To find his catch, the crew will pull up to a beach the night before fishing, drop an underwater camera down on a cable and let it drift along the bottom.
“That gives us an idea where they’re at and we’ll mark them out on maps,” Easlon said.
It’s important to find sea cucumbers at the right depth. Find them too deep, and dive time will be cut down substantially. Nitrogen, which is toxic in certain levels, increases the deeper a diver goes.
“You try and stay in the 40-foot range, it just depends where they’re at,” Easlon said.
Easlon and his fishing partner will dive for cukes while a deckhand stays on board to process the catch. Regulations limit the dive time to seven hours during the day. Easlon said it’s a “chess game” to use as much of that time as he can for actually harvesting cukes.
Unlike other fisheries, Easlon said sea cucumber fishermen can pay off their overhead a little quicker. The amount of money you can make in a season is high compared to the cost of a permit.
Easlon bought his permit seven years ago for $15,000. He hopes to earn that several times over in gross earnings this year.
“In a season, if you do 12,000 pounds at $5 a pound, that’s a good amount,” Easlon said. “The prices for a permit should be more but they’re not.”
‘It’s not hamburgers’
Working the sea cucumber season allows AGS to stay operating during what typically is a down month for the company, president and founder Mike Erickson said.
“It stretches our season out five or seven weeks, depending on how they’re caught,” Erickson said.
They keep a processing staff of 75-90 for the season.
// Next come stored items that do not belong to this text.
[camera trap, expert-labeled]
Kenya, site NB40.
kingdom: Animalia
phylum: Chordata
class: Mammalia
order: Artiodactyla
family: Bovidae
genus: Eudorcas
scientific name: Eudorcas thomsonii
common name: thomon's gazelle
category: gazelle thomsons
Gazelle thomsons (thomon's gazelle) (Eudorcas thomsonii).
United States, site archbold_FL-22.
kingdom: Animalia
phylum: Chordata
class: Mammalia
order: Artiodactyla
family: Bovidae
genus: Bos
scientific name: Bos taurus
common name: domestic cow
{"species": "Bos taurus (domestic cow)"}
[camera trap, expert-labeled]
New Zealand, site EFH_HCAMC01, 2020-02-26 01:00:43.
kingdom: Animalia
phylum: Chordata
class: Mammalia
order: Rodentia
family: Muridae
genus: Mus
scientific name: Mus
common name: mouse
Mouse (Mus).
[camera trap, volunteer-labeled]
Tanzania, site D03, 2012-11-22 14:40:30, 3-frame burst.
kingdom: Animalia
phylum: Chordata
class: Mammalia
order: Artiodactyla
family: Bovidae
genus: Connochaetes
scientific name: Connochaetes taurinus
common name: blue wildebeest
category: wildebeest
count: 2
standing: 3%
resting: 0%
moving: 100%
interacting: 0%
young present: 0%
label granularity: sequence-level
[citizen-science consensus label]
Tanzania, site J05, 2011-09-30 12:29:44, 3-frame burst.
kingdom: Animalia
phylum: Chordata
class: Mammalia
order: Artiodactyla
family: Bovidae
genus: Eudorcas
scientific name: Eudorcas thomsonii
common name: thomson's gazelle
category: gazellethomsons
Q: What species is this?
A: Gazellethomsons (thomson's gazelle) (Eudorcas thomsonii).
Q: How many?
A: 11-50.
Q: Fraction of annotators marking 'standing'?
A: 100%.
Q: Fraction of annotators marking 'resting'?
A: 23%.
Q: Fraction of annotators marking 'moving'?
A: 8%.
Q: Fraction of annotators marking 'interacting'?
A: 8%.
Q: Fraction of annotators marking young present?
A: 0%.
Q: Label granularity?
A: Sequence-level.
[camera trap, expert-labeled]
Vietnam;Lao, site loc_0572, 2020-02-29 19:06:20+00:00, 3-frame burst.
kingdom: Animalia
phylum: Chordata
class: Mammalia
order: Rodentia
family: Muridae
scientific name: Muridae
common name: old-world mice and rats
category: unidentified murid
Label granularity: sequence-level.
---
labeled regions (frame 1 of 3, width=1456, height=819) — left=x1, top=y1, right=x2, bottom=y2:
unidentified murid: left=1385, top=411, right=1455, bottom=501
This year the quota is set at 1.5 million pounds. AGS hopes to process between 300,000 and 500,000 pounds of that catch.
Most of that quota is down near Ketchikan, a few days run away from Juneau. AGS sends boats down to buy sea cucumbers. But transporting them for a few days can pose problems. If salinity levels are off in a ship’s hold by more than a few parts per thousand, sea cucumbers can die.
“You have to be very careful with it. … They’re a very sensitive critter, for sure,” Erickson said
Erickson said he sells most of the skins to Asian markets. They’ll send a “fair amount” of the meat to East Coast markets, but much of that is to high-end restaurants in Asian American communities.
Sometimes the skins are ground into capsules and used in traditional Chinese medicine to treat anything from cancer to fertility.
Erickson doesn’t know if or when American tastes will come around to sea cucumbers. He says he’s seen bottom-shelf seafood become delicacies in a matter of years. He compares it to black cod, which has risen in price in recent years.
“The problem with it is that the aesthetics of a cucumber skin is not attractive. … It’s not hamburger, it’s not steak, but it’s really delicious,” Erickson said.